2.4 Kromatografi Lapis Tipis (KLT)
Kromatografi digunakan untuk memisahkan substansi campuran menjadi
komponen-komponennya. Kromatografi merupakan pemisahan campuran senyawa
menjadi senyawa murninya dan mengetahui kuantitasnya. Oleh karena itu, kemurnian
bahan atau komposisi campuran dengan kandungan yang berbeda dapat dianalisis
dengan benar. Tidak hanya kontrol kualitas, analisis bahan makanan dan lingkungan,
tetapi juga kontrol dan optimasi reaksi kimia dan proses berdasarkan penentuan
analitik dari kuantitas material. Teknologi yang penting untuk analisis dan pemisahan
preparatif pada campuran bahan adalah prinsip dasar kromatografi. Pemisahan
senyawa biasanya menggunakan beberapa tekhnik kromatografi. Pemilihan teknik
kromatografi sebagian besar bergantung pada sifat kelarutan senyawa yang akan
dipisahkan. Semua kromatografi memiliki fase diam (dapat berupa padatan, atau
kombinasi cairan-padatan) dan fase gerak (berupa cairan atau gas). Fase gerak
27
mengalir melalui fase diam dan membawa komponen-komponen yang terdapat dalam
campuran. Komponen-komponen yang berbeda bergerak pada laju yang berbeda.

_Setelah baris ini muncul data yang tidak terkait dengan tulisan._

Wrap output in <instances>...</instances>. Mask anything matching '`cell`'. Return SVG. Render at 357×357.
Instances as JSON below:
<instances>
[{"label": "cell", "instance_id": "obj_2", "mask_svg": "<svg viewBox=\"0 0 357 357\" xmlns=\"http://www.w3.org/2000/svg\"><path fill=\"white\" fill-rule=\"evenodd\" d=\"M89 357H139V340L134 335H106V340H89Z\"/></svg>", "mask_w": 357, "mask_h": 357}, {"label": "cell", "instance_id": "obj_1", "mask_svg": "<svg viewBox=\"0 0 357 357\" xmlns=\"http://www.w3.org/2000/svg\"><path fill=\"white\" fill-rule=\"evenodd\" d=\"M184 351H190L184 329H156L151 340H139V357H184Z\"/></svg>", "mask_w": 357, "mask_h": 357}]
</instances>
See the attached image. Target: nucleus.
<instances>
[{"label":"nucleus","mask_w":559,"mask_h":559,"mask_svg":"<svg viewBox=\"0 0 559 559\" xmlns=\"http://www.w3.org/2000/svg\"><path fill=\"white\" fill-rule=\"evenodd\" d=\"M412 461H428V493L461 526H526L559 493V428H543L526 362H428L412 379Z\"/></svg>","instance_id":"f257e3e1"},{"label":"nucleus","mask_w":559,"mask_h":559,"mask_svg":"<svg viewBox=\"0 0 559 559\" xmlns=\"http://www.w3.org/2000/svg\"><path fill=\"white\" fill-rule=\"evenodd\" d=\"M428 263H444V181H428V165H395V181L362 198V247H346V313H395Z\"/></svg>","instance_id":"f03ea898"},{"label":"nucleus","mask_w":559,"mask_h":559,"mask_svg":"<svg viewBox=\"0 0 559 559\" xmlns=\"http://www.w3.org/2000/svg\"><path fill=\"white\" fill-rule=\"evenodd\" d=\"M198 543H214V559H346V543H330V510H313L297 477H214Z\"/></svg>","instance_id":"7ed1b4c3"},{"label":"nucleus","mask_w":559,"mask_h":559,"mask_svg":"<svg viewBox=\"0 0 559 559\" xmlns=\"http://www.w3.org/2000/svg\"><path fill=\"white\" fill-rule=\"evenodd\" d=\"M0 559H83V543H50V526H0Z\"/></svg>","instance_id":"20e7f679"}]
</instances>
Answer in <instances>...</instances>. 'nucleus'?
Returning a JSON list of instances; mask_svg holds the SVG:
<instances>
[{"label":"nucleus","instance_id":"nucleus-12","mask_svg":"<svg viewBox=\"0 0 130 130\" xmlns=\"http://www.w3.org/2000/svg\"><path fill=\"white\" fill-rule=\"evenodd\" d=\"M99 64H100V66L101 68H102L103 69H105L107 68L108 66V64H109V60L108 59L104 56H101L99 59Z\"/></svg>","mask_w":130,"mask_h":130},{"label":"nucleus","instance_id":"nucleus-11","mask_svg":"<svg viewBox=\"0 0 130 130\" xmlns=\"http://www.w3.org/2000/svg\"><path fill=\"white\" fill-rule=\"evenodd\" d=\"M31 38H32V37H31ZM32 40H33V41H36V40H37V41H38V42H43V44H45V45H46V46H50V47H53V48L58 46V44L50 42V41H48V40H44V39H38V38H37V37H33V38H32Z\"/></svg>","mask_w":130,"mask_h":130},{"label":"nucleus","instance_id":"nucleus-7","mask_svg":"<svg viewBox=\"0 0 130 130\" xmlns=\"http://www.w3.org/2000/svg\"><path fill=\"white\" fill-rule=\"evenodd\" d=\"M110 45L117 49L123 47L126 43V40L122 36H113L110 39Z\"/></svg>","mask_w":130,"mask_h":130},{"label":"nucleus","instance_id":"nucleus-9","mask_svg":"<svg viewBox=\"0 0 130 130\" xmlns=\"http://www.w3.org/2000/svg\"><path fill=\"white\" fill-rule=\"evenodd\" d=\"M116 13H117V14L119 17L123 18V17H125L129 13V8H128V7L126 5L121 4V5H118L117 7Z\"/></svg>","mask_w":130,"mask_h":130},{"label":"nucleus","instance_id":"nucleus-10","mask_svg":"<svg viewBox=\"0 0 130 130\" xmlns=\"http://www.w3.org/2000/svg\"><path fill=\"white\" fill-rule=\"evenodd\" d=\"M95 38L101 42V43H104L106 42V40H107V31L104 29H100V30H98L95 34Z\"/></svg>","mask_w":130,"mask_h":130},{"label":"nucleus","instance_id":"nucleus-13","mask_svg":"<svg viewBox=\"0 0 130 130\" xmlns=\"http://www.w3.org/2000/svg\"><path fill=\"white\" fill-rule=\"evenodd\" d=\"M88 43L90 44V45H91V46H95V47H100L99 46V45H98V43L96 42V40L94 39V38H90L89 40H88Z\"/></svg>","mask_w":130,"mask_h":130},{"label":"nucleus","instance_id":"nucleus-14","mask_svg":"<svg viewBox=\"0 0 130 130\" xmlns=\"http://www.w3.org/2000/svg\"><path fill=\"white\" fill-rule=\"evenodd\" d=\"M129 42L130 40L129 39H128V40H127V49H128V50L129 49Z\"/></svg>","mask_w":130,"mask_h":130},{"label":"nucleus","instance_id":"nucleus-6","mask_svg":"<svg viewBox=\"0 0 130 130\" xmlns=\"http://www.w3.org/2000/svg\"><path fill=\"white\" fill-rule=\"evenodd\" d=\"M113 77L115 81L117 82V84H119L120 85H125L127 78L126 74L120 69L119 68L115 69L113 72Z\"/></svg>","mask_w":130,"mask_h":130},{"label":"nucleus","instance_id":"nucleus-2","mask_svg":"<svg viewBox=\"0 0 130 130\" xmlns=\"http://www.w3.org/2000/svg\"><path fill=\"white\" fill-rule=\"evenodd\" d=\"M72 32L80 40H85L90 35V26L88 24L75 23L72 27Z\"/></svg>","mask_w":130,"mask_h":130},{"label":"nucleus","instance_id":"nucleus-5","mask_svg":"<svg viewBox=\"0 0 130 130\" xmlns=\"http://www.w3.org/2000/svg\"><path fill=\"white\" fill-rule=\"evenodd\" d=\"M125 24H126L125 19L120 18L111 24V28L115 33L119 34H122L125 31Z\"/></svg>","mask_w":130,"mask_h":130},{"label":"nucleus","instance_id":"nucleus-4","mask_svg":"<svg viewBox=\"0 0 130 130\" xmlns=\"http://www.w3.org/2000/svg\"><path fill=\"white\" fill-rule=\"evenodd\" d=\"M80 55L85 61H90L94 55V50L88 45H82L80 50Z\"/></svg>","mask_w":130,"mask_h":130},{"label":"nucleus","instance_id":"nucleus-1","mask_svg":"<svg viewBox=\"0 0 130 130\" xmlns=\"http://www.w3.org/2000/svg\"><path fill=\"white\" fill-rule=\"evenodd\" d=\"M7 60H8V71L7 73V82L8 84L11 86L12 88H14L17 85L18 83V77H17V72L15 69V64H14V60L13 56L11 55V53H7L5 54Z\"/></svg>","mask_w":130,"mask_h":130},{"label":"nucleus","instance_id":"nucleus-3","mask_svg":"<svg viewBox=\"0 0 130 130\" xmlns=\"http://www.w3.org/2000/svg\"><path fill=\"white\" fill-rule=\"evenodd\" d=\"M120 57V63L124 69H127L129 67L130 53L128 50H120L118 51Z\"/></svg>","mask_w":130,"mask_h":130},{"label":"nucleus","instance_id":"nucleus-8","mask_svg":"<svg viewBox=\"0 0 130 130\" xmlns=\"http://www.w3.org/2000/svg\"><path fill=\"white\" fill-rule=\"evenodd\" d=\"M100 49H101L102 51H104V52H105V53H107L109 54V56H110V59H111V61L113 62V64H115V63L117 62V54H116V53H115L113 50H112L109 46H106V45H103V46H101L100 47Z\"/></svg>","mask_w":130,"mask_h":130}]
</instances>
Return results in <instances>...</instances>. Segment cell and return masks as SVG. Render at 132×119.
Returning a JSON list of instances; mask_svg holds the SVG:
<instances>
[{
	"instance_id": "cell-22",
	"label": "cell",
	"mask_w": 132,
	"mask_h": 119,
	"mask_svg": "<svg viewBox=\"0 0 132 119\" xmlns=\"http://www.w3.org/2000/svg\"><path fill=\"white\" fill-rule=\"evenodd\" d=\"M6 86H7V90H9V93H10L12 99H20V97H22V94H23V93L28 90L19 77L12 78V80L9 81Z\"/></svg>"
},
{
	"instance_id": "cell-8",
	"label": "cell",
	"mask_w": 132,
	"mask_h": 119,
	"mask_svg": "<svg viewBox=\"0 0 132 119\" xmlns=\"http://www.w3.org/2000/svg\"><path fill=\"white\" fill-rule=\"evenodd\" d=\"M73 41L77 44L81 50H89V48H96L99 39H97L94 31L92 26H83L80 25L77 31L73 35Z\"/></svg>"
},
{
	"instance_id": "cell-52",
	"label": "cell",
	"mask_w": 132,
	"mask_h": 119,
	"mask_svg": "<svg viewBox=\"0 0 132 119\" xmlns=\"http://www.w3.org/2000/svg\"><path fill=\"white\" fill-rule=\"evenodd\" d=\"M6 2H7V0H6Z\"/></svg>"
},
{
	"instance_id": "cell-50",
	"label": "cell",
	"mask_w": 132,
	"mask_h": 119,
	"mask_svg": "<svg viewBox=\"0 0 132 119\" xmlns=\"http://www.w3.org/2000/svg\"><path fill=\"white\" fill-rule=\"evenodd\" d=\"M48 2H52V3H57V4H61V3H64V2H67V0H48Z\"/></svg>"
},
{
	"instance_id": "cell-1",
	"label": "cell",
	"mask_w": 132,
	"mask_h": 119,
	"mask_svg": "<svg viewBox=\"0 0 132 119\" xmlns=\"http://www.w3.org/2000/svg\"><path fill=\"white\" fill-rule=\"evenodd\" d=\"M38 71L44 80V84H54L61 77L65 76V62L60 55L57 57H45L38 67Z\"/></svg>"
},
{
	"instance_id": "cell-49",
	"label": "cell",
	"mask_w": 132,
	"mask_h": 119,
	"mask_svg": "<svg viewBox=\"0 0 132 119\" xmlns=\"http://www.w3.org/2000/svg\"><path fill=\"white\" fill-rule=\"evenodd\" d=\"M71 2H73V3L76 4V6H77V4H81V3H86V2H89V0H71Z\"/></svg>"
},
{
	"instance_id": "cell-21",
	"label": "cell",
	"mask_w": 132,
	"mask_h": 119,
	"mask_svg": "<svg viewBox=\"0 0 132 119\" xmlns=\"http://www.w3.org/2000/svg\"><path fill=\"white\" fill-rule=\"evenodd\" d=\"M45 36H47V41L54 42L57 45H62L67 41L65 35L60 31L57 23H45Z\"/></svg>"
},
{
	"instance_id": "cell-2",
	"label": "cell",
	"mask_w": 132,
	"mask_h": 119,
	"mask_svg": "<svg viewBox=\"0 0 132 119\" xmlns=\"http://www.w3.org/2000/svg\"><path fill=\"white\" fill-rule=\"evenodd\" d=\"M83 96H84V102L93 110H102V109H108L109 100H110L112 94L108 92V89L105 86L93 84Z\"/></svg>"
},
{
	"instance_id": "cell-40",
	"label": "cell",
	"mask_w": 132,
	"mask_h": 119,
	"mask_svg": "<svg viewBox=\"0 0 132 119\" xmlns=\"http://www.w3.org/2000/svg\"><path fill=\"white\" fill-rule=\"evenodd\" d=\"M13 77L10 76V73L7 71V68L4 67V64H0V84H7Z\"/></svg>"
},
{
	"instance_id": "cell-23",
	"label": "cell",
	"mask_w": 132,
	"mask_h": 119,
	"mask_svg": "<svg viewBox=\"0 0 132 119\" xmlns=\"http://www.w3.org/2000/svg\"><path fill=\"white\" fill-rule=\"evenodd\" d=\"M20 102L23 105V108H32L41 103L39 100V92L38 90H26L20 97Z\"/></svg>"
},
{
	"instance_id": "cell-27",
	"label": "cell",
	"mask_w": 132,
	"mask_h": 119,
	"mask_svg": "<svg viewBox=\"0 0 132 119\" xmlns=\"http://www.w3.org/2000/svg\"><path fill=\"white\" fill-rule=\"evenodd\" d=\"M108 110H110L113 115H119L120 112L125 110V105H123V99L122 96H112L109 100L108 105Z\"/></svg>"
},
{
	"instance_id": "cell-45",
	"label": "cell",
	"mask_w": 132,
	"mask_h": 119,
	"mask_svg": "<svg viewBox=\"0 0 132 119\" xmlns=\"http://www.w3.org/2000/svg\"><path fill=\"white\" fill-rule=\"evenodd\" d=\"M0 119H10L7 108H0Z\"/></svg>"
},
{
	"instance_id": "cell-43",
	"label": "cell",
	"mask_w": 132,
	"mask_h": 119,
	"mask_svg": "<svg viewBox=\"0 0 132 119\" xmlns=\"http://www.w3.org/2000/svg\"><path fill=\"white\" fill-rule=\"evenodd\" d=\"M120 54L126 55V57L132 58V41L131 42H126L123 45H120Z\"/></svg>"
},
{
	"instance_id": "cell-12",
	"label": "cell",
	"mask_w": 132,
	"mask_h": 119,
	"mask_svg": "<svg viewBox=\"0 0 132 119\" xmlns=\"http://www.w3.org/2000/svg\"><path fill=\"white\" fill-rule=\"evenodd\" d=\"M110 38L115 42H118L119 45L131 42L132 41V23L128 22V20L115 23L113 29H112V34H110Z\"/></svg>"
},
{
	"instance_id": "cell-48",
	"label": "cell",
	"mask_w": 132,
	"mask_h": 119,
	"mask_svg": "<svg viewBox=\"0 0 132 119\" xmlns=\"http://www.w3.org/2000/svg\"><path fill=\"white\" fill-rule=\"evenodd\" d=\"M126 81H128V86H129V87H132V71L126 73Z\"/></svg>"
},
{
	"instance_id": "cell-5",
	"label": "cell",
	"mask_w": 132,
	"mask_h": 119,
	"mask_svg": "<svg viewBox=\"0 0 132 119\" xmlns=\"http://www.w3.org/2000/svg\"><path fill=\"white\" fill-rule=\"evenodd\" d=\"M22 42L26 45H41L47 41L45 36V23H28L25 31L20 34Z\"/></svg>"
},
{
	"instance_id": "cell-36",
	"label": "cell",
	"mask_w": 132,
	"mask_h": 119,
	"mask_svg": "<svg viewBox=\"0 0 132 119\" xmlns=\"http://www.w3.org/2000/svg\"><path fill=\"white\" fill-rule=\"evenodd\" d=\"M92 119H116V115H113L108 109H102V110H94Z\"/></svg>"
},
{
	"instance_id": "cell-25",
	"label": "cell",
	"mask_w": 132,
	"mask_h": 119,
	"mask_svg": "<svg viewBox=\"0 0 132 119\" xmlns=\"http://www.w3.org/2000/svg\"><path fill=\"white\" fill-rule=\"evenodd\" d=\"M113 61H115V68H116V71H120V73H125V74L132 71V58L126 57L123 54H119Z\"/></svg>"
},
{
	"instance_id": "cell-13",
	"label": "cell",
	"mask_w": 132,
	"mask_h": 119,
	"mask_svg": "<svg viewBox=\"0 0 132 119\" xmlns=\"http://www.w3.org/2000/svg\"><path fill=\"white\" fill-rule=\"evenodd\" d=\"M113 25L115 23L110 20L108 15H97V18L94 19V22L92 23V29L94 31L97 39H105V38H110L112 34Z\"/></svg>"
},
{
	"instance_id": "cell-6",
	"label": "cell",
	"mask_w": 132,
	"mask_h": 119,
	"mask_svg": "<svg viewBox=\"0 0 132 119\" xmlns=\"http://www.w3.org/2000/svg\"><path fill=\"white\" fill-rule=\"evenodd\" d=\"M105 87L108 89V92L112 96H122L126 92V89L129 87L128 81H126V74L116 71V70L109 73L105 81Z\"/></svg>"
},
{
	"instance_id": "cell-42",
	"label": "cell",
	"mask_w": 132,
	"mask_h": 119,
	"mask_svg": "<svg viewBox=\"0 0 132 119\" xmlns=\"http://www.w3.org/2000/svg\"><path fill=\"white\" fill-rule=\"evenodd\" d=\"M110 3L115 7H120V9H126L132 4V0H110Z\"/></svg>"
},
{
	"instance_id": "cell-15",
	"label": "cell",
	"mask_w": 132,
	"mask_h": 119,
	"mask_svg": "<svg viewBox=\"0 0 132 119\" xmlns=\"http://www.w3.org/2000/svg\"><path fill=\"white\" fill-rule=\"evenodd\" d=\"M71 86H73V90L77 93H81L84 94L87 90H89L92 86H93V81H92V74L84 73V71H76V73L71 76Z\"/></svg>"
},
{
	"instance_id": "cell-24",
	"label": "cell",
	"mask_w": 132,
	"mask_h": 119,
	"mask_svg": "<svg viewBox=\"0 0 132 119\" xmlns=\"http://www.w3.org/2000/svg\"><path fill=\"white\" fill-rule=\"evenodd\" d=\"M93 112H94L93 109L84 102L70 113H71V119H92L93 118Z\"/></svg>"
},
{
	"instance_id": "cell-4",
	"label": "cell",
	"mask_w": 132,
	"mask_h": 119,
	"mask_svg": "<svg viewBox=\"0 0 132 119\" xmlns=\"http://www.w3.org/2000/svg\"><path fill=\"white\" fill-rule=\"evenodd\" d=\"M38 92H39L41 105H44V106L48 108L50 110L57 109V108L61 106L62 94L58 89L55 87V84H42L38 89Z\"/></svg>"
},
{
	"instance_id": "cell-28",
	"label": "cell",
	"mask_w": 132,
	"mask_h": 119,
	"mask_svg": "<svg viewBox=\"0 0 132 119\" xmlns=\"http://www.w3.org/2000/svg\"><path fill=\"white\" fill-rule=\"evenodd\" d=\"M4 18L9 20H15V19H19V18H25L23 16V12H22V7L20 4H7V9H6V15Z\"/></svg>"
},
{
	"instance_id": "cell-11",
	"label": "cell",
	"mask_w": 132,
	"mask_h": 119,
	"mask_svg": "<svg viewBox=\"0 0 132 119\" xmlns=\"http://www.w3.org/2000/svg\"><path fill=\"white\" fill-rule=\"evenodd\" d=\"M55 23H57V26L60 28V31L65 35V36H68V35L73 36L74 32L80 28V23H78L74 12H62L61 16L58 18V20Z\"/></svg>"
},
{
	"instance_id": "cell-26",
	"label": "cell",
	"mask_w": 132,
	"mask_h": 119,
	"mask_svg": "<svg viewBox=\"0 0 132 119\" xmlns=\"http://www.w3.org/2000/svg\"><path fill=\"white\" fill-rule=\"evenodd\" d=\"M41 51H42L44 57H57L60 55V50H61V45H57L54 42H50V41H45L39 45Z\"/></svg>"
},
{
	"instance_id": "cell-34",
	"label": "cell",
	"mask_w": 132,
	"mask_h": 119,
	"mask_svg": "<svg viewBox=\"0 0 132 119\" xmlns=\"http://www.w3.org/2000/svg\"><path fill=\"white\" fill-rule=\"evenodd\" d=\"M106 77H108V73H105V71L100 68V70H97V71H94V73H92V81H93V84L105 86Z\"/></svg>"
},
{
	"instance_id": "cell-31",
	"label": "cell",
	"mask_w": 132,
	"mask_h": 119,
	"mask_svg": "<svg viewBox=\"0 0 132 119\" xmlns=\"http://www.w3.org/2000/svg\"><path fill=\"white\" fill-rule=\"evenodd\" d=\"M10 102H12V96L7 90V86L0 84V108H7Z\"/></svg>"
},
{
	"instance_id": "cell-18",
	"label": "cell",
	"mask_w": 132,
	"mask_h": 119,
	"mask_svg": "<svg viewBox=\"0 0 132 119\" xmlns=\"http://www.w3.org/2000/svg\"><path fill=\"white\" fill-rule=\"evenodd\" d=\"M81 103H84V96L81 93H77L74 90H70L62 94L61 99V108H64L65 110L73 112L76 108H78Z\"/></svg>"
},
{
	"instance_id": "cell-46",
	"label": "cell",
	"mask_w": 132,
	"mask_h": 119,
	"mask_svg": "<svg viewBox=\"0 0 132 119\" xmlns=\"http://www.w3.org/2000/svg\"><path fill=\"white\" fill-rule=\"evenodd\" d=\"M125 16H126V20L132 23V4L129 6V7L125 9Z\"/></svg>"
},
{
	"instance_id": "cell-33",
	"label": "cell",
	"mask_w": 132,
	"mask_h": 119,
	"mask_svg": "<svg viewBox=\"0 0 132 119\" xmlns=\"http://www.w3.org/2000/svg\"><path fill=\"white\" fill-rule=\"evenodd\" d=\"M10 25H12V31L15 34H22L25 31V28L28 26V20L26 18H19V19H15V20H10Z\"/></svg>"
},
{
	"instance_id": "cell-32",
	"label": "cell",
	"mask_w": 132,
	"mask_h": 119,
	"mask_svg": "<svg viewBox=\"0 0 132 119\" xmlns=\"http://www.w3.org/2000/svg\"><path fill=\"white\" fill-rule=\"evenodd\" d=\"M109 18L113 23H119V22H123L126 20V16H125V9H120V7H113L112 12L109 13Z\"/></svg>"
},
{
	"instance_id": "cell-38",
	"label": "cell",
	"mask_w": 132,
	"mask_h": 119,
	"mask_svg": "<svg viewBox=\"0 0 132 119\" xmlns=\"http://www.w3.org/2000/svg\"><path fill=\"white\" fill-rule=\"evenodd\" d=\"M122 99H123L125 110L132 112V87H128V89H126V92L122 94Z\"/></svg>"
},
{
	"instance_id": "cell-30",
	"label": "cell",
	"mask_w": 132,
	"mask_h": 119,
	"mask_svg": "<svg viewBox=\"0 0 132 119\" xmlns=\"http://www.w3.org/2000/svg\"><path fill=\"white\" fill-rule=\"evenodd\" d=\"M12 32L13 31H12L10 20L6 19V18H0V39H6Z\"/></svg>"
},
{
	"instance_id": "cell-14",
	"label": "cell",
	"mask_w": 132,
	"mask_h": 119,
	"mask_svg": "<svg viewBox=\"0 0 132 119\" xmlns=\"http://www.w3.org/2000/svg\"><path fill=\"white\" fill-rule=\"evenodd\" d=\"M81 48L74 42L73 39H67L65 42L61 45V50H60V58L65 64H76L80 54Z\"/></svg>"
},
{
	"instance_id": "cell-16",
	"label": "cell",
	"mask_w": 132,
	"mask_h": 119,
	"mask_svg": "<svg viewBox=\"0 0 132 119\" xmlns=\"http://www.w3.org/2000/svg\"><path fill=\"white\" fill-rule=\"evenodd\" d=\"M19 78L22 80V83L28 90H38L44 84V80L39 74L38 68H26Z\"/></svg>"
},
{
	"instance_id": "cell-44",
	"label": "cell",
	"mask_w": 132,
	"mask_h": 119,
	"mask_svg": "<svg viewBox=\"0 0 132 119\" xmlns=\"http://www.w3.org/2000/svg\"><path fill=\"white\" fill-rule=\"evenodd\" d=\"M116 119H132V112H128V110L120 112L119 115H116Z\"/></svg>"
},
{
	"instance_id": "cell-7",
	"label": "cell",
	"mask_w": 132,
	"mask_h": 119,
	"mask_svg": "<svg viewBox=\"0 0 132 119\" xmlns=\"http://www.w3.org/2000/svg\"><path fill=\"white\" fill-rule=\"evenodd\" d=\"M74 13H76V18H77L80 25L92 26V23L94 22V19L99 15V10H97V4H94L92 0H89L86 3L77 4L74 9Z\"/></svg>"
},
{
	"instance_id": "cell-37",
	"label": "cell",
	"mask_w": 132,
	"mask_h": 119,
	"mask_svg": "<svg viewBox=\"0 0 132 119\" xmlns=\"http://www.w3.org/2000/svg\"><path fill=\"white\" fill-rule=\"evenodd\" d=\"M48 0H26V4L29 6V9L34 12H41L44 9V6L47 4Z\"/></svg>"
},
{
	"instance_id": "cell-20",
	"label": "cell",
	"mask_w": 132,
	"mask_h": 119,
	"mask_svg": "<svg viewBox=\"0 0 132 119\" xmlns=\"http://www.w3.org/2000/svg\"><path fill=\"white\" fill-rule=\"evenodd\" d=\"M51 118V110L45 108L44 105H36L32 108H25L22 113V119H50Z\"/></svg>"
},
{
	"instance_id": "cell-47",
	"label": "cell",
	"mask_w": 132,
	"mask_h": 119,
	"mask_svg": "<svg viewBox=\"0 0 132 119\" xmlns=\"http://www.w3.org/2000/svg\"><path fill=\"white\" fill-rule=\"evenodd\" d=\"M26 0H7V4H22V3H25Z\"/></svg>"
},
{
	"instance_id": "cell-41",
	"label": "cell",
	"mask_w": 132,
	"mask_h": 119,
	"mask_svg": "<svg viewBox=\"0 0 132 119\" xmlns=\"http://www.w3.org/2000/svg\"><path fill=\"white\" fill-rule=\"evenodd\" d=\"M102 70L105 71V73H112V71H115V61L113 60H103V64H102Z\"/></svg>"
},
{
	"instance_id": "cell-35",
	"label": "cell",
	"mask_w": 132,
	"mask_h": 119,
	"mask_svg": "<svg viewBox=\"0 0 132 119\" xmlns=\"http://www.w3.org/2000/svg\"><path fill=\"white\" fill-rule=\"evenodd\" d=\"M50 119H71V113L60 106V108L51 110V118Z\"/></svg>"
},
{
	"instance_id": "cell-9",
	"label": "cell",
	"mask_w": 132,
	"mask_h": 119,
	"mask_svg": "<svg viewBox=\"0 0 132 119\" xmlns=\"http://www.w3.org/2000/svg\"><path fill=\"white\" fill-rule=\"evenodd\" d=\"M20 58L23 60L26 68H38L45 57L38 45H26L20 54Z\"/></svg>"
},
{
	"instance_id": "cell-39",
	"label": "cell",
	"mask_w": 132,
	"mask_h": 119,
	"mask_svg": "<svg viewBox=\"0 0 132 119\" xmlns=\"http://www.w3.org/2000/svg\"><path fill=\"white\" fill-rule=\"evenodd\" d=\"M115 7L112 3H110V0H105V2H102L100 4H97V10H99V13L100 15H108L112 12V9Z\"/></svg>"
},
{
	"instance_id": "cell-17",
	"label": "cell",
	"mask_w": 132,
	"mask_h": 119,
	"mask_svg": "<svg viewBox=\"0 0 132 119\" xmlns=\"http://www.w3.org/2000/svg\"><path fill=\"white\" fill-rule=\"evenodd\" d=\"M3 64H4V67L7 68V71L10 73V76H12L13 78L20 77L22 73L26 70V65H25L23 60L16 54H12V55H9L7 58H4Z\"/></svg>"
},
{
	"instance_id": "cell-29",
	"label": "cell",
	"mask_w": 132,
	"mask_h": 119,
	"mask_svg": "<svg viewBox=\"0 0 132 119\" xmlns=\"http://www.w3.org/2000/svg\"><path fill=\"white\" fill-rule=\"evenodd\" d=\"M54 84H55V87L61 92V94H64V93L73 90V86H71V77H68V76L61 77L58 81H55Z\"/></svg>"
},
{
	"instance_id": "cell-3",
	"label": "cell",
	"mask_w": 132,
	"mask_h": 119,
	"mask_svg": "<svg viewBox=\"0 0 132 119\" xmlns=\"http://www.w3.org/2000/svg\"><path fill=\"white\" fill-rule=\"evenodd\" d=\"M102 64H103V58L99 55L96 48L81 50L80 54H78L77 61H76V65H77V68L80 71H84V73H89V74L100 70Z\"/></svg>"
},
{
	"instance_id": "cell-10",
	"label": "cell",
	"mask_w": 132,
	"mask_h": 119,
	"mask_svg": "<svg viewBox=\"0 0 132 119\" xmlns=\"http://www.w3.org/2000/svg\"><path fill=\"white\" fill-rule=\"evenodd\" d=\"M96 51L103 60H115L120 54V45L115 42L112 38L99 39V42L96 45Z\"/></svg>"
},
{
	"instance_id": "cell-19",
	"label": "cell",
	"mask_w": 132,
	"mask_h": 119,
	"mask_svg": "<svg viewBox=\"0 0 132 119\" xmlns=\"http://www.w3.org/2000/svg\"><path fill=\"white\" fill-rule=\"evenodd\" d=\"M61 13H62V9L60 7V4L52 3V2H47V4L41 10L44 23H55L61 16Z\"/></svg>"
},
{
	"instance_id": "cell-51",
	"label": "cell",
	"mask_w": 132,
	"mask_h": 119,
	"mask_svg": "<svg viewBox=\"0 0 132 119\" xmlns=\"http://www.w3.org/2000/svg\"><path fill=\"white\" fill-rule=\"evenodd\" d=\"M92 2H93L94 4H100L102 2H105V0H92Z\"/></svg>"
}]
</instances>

Kromatografi juga merupakan analisis cepat yang memerlukan bahan sangat sedikit,
baik penyerap maupun cuplikannya. KLT dapat digunakan untuk memisahkan
senyawa–senyawa yang sifatnya hidrofobik seperti lipida dan hidrokarbon yang sukar
dikerjakan dengan kromatografi kertas. Identifikasi senyawa secara kromatografi dan
isolasi senyawa murni skala kecil. Pelarut yang dipilih untuk pengembang
disesuaikan dengan sifat kelarutan senyawa yang dianalisis. Bahan lapisan tipis
seperti silika gel adalah senyawa yang tidak bereaksi dengan pereaksi-pereaksi yang
lebih reaktif seperti asam sulfat (Arista, 2010).